> [Arbeitsauftrag]:
Wiederhole aus dem Gesprächsauszug zur Marsstudie den Abschnitt von „Johannes: Im Prinzip“ bis einschließlich „euch erst hinterher?“ wortgetreu.

> [Vorliegender Textauszug]:
***

Johannes: Im Prinzip schon, aber das ist ja eins der Probleme dieser Marsstudie gewesen, dass es ein Kommunikations-Delay, eine Kommunikationsverzögerung gegeben hat, die in jeder Richtung 20 Minuten betrug. Das heißt, wenn man sich austauschen wollte, dann hat man die Antwort nach einer Stunde, und eine Stunde kann deutlich viel zu lange sein, wenn es um akute Probleme geht.

von Billerbeck: Wie geht man denn aber nun mit solchen Gefühlen wie Sehnsucht und Trauer um? Was beispielsweise, wenn es in einer Familie einen Todesfall gibt? Sagen Sie das den Mitgliedern dieser Expedition dann oder ist da vorher ausgemacht worden, das sagen wir euch erst hinterher?

***

> [Angezeigte Daten]:

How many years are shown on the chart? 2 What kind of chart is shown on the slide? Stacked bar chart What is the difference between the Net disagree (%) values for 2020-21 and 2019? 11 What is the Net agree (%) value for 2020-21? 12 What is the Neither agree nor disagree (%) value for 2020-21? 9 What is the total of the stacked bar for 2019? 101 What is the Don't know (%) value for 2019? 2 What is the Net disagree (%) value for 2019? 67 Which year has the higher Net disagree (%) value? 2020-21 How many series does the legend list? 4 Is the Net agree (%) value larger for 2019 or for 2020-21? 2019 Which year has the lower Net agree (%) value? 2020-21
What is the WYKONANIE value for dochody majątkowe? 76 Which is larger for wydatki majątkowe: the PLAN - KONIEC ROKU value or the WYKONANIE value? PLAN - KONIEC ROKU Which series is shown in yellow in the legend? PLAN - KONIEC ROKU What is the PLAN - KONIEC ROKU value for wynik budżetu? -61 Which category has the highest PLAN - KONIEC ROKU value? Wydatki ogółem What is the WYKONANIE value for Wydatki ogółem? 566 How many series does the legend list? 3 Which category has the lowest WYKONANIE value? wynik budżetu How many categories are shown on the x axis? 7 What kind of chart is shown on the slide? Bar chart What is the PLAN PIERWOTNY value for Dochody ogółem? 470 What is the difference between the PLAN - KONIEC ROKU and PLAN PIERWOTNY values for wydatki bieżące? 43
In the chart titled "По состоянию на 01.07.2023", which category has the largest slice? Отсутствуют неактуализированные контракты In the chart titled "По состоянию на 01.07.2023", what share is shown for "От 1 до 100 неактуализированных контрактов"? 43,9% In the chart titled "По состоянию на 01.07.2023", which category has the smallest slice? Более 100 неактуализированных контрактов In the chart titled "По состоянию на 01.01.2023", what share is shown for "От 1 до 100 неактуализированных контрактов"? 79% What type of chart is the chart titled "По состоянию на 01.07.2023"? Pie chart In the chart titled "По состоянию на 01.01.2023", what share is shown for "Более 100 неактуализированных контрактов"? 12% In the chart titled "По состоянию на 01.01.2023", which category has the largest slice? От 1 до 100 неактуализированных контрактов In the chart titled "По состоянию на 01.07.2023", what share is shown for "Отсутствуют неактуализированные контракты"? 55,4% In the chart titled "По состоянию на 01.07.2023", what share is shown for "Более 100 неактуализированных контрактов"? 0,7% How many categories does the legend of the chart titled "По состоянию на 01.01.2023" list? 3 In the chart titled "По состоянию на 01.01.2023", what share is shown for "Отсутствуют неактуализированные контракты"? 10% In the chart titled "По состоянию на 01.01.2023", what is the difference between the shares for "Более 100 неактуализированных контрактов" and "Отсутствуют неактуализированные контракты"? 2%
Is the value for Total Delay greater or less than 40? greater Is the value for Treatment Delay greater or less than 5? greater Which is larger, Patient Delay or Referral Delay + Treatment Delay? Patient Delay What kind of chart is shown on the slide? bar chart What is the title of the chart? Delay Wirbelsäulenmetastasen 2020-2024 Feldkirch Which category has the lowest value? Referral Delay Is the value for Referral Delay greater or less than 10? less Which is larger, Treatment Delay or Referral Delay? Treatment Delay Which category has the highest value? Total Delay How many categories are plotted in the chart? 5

***

> [Antwort zur Aufgabe]:
Johannes: Im Prinzip schon, aber das ist ja eins der Probleme dieser Marsstudie gewesen, dass es ein Kommunikations-Delay, eine Kommunikationsverzögerung gegeben hat, die in jeder Richtung 20 Minuten betrug. Das heißt, wenn man sich austauschen wollte, dann hat man die Antwort nach einer Stunde, und eine Stunde kann deutlich viel zu lange sein, wenn es um akute Probleme geht.

von Billerbeck: Wie geht man denn aber nun mit solchen Gefühlen wie Sehnsucht und Trauer um? Was beispielsweise, wenn es in einer Familie einen Todesfall gibt? Sagen Sie das den Mitgliedern dieser Expedition dann oder ist da vorher ausgemacht worden, das sagen wir euch erst hinterher?